● **Activity**:
Word for word, return the entries listed below.

Records shown section start

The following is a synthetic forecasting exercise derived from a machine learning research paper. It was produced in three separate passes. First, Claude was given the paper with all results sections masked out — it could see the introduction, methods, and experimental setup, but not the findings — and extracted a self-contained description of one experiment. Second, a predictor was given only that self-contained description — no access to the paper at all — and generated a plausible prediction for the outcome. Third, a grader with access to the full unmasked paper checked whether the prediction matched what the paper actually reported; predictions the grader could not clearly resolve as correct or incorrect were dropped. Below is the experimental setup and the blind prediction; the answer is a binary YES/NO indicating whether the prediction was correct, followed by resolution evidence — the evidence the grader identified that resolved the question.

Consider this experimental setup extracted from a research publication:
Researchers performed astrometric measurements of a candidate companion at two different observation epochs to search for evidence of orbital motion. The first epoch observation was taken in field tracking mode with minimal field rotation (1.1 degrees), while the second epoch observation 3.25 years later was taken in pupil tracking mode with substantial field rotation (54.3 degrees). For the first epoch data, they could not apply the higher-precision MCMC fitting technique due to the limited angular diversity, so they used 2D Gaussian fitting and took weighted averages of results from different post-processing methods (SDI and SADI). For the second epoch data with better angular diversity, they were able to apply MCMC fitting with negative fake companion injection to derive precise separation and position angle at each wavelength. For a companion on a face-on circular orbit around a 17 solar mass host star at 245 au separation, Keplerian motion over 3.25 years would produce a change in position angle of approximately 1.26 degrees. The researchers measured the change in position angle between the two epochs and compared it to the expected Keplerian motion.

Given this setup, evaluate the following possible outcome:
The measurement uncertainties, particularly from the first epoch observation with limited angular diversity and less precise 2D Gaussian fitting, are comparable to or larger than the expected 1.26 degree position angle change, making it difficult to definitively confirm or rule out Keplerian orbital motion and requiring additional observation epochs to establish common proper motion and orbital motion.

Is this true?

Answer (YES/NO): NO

Records shown section end

● **Output of the exercise**:
The following is a synthetic forecasting exercise derived from a machine learning research paper. It was produced in three separate passes. First, Claude was given the paper with all results sections masked out — it could see the introduction, methods, and experimental setup, but not the findings — and extracted a self-contained description of one experiment. Second, a predictor was given only that self-contained description — no access to the paper at all — and generated a plausible prediction for the outcome. Third, a grader with access to the full unmasked paper checked whether the prediction matched what the paper actually reported; predictions the grader could not clearly resolve as correct or incorrect were dropped. Below is the experimental setup and the blind prediction; the answer is a binary YES/NO indicating whether the prediction was correct, followed by resolution evidence — the evidence the grader identified that resolved the question.

Consider this experimental setup extracted from a research publication:
Researchers performed astrometric measurements of a candidate companion at two different observation epochs to search for evidence of orbital motion. The first epoch observation was taken in field tracking mode with minimal field rotation (1.1 degrees), while the second epoch observation 3.25 years later was taken in pupil tracking mode with substantial field rotation (54.3 degrees). For the first epoch data, they could not apply the higher-precision MCMC fitting technique due to the limited angular diversity, so they used 2D Gaussian fitting and took weighted averages of results from different post-processing methods (SDI and SADI). For the second epoch data with better angular diversity, they were able to apply MCMC fitting with negative fake companion injection to derive precise separation and position angle at each wavelength. For a companion on a face-on circular orbit around a 17 solar mass host star at 245 au separation, Keplerian motion over 3.25 years would produce a change in position angle of approximately 1.26 degrees. The researchers measured the change in position angle between the two epochs and compared it to the expected Keplerian motion.

Given this setup, evaluate the following possible outcome:
The measurement uncertainties, particularly from the first epoch observation with limited angular diversity and less precise 2D Gaussian fitting, are comparable to or larger than the expected 1.26 degree position angle change, making it difficult to definitively confirm or rule out Keplerian orbital motion and requiring additional observation epochs to establish common proper motion and orbital motion.

Is this true?

Answer (YES/NO): NO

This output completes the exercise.